Once the relevant retention period has expired, your personal data will be deleted or anonymised.
9. Cookies
Our website uses cookies and similar technologies to ensure that the website functions properly, to analyse traffic, and (where you consent) for marketing purposes. You can manage your cookie preferences at any time through our cookie banner or your browser settings. For more information, please see our separate Cookie Policy.
10. Your Rights
Under the GDPR, you have the following rights in relation to the personal data we process about you:
– Right of access – to obtain confirmation of whether we process personal data about you and, if so, a copy of that data.
– Right to rectification – to have inaccurate or incomplete personal data corrected.
– Right to erasure (“right to be forgotten”) – to have your personal data deleted under certain circumstances.
– Right to restriction of processing – to request that we limit how we process your personal data.
– Right to data portability – to receive your personal data in a structured, commonly used, machine-readable format, and to have it transmitted to another controller where technically feasible.

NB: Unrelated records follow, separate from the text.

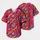 duiyfppz/products/6a6406152edfbeb8353e6956/gallery/MNGz10sMmV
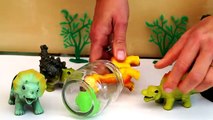 УДИВИТЕЛЬНЫЕ игрушки НОВОГО ПОКОЛЕНИЯ для детей и взрослых / ТОП 10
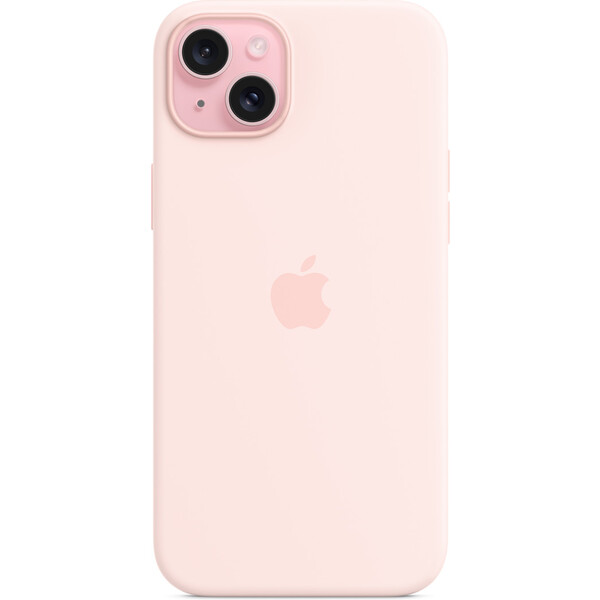 Apple-silikonovy-kryt-s-MagSafe-na-iPhone-15-Plus-svetle-ruzovy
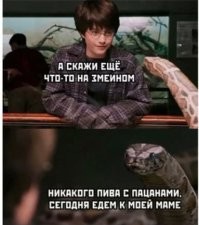 Комментарии и картинки из соцсетей. Свежак за 26 февраля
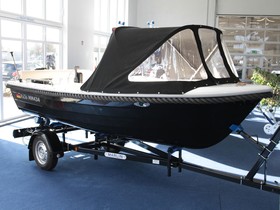 RaJo Boote Mm434 Klassik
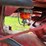 farmall-c-image-82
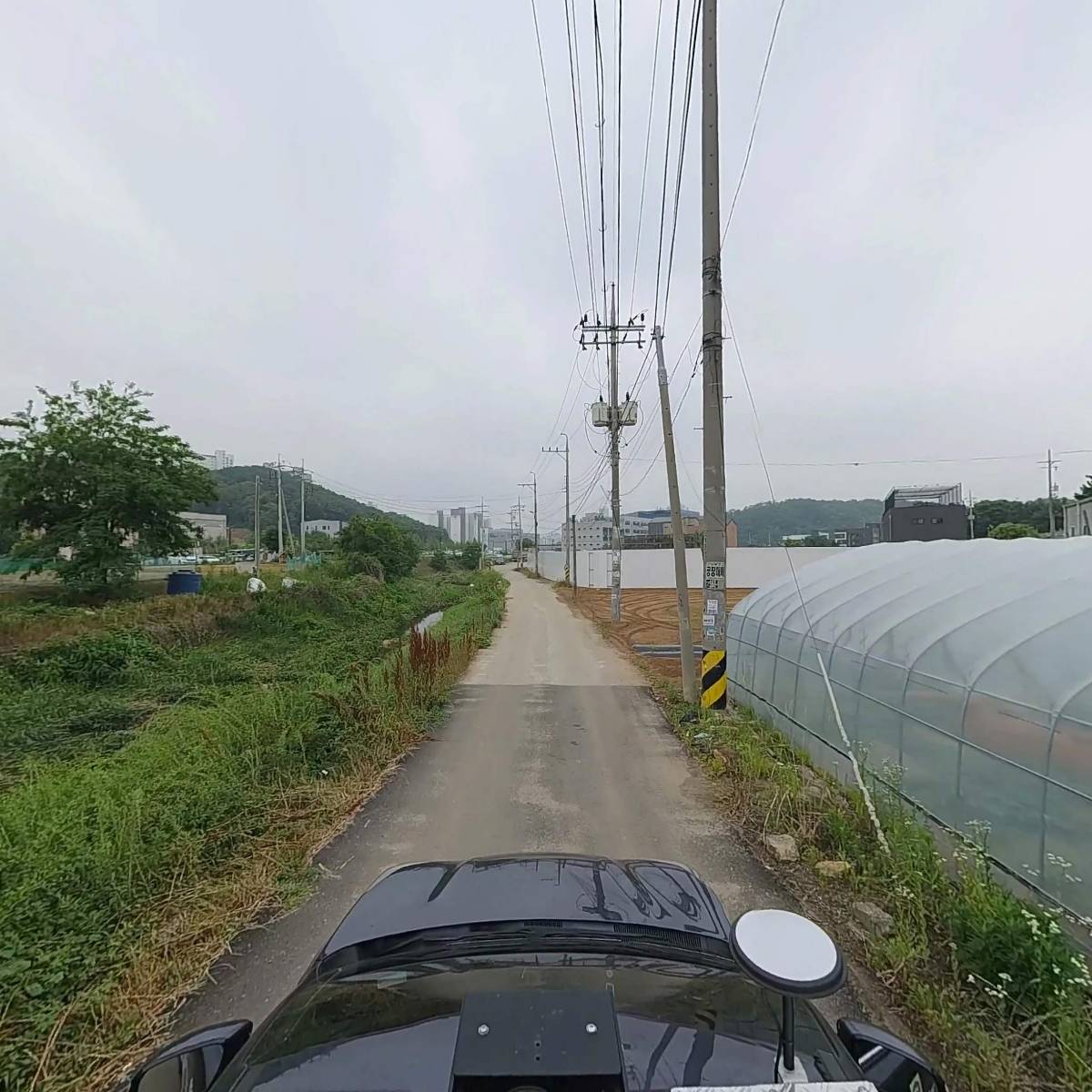하이산업_4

– Right to object – to object to processing based on legitimate interests, including profiling, and to object to direct marketing at any time.
– Right to withdraw consent – where processing is based on your consent, you may withdraw it at any time. Withdrawal does not affect the lawfulness of processing based on consent before its withdrawal.
To exercise any of your rights, please contact us at reception@hotelcopenhagen.dk. We will respond within one month of receiving your request. This period may be extended by up to two additional months where necessary, taking into account the complexity and number of requests.
We may ask you to verify your identity before acting on your request.
11. Right to Lodge a Complaint
If you are dissatisfied with how we process your personal data, we kindly ask you to contact us first so that we can try to resolve the matter. You also have the right to lodge a complaint with the Danish Data Protection Authority (Datatilsynet):
Datatilsynet
Carl Jacobsens Vej 35
2500 Valby
Denmark
Website: www.datatilsynet.dk
Email: dt@datatilsynet.dk
Phone: +45 33 19 32 00
12. Security
We have implemented appropriate technical and organisational measures to protect your personal data against unauthorised or unlawful processing, accidental loss, destruction, alteration or disclosure. These measures include access controls, encryption where appropriate, secure hosting, staff training, and written data processing agreements with our suppliers.
In the event of a personal data breach likely to result in a high risk to your rights and freedoms, we will notify you and the Danish Data Protection Authority in accordance with the GDPR.
13. Children’s Personal Data
Our services are not directed at children. We only process personal data about children (under 13 years of age under Danish law in the context of information society services) where a parent or legal guardian has made a booking or otherwise provided consent on the child’s behalf.
14. Changes to this Privacy Policy
We may update this Privacy Policy from time to time to reflect changes in our processing activities or legal requirements. The latest version will always be available on our website, and we will indicate the date of the most recent update at the top of the policy. Material changes will be communicated to you where appropriate.
15. Contact
If you have any questions about this Privacy Policy or how we process your personal data, please contact us at:
Hotel Copenhagen
Egilsgade 33, 2300 København S, Denmark
Email: reception@hotelcopenhagen.dk
Phone: +45 32 96 27 27
CVR-no.: 27625126
For data protection enquiries specifically, please contact our privacy contact at reception@hotelcopenhagen.dk with the subject line “Privacy – Data Protection Enquiry”.
We may communicate with you in English or other languages based on your preferences.